▸ **What you are asked to do**: Reproduce the entries from the line with "In terms of" through the end of the entries, replacing "from each other" with "apart" and changing nothing else.

──────── Entries provided ────────

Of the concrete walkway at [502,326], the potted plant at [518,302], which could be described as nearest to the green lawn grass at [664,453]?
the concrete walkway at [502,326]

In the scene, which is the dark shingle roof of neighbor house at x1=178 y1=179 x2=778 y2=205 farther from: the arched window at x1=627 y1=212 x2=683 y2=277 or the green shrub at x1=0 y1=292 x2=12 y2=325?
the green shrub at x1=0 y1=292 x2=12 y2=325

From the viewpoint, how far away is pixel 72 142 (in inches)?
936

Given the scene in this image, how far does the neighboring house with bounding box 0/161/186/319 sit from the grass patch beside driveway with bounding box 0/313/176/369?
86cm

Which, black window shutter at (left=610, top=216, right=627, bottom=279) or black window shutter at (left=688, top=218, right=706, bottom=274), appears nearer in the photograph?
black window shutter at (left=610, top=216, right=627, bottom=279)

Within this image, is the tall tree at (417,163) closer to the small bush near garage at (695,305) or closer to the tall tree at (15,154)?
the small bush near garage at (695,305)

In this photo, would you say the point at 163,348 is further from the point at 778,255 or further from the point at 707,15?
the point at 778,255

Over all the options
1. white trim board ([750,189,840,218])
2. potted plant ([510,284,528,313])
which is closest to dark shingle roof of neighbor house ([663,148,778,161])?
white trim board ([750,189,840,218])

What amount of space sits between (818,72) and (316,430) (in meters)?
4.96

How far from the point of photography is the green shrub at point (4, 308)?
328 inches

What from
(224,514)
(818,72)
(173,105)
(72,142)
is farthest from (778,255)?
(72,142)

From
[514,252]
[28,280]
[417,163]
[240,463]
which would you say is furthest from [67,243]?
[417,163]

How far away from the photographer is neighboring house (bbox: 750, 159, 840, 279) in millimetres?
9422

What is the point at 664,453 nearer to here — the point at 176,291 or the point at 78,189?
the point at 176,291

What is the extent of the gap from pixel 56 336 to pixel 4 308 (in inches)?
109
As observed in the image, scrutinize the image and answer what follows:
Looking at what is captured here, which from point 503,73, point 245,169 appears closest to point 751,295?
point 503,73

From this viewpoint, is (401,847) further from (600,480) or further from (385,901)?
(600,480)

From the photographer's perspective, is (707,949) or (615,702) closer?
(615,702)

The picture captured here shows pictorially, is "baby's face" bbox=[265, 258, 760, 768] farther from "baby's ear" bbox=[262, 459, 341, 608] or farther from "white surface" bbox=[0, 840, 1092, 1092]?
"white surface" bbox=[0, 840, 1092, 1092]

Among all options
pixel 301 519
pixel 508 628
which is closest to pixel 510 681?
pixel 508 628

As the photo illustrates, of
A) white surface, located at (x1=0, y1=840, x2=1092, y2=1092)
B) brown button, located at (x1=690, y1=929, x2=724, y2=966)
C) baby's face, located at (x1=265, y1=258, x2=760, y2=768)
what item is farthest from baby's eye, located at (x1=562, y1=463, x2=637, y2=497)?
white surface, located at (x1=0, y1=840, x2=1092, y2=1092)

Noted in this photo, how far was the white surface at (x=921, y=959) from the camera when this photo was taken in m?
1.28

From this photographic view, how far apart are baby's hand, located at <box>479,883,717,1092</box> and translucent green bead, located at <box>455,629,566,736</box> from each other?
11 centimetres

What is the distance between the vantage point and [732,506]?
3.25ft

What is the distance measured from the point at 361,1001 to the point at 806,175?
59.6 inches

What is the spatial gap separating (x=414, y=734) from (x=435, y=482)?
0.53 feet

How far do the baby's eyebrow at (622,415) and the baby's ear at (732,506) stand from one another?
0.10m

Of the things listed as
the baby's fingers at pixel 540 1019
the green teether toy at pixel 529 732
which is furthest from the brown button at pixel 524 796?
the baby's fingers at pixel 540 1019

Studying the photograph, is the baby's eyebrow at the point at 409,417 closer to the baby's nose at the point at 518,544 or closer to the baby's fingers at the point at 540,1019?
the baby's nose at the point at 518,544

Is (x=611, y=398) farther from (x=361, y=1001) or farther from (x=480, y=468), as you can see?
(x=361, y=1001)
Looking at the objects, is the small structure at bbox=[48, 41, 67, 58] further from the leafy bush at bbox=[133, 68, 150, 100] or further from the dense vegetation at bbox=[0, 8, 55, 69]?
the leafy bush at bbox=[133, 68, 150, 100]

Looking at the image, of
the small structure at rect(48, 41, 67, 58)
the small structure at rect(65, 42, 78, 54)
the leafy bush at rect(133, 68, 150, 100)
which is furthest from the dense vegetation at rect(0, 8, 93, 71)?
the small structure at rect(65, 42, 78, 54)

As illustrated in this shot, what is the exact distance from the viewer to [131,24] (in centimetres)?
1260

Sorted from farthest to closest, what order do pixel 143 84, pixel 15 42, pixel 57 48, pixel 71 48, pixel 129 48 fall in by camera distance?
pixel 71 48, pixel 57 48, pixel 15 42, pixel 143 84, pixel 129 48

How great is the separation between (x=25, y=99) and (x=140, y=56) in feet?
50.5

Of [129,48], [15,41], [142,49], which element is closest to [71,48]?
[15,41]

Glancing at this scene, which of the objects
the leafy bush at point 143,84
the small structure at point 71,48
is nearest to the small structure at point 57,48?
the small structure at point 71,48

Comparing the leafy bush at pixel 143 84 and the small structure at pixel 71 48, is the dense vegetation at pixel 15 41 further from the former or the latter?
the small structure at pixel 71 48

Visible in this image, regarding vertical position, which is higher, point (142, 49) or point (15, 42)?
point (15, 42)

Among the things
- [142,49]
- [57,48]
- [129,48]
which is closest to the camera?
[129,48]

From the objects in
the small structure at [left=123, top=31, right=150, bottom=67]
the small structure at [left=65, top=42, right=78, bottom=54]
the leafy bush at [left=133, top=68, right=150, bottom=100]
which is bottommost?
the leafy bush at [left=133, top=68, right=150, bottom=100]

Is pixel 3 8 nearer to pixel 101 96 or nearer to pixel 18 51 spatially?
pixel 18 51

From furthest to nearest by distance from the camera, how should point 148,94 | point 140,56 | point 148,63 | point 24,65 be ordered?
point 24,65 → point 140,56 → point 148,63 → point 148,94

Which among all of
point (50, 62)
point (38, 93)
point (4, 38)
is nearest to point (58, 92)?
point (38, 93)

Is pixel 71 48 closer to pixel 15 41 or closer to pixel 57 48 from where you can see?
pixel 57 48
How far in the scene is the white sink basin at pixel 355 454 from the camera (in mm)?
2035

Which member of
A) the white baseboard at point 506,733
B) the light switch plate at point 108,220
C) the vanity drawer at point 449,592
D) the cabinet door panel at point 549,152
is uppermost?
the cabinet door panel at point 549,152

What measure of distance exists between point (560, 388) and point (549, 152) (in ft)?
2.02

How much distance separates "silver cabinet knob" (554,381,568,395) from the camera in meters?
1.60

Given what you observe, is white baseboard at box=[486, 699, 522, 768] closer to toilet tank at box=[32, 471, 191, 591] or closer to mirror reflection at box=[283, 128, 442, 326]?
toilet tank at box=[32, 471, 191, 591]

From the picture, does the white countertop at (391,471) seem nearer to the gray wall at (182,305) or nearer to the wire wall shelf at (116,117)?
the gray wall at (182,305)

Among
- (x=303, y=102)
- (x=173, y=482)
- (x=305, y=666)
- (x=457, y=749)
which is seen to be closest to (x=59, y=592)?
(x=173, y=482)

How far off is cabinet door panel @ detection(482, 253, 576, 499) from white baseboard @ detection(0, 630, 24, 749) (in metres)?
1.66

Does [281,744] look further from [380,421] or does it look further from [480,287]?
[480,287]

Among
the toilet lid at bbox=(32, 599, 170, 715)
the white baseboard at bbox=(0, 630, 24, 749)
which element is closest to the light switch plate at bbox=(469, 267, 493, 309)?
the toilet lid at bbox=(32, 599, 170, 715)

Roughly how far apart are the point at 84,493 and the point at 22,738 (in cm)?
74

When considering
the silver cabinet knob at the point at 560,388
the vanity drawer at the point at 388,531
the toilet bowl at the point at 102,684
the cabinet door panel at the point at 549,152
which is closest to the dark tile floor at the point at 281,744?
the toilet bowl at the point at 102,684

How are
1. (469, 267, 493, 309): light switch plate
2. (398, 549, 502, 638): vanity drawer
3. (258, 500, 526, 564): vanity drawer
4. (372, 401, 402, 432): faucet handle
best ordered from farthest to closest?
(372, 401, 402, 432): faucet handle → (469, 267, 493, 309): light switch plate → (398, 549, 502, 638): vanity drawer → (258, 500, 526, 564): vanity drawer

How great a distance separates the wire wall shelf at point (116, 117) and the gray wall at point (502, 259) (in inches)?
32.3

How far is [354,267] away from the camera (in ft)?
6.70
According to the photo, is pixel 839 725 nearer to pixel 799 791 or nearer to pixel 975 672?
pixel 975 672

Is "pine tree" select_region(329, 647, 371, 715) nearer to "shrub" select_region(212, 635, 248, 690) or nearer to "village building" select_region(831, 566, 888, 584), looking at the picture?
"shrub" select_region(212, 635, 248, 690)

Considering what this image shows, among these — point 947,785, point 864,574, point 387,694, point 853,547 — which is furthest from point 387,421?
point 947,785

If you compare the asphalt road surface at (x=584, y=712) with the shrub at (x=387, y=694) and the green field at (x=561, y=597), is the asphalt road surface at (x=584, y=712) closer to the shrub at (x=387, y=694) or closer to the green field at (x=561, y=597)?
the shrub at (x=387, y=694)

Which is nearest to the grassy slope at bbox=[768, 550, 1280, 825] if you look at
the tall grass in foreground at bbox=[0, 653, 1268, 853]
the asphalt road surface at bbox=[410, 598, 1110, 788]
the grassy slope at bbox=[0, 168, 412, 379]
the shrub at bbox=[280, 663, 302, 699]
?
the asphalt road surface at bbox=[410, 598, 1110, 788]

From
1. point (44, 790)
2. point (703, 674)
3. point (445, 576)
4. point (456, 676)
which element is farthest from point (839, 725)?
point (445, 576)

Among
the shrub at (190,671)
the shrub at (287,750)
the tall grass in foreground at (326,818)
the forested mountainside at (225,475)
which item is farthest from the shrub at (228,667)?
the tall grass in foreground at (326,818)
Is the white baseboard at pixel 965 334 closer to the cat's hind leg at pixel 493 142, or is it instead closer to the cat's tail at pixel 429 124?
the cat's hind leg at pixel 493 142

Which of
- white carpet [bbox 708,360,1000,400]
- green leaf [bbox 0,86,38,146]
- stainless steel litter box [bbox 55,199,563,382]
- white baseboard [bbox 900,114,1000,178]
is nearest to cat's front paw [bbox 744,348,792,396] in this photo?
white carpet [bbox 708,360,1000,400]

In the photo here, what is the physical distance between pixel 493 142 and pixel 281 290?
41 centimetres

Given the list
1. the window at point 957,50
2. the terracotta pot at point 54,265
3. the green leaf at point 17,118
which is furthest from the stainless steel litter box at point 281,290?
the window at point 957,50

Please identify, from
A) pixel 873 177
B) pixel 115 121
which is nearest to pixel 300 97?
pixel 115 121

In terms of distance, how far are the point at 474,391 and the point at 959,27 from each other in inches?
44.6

────────

▸ **Completed task**:
In terms of distance, how far are the point at 474,391 and the point at 959,27 apart in inches?
44.6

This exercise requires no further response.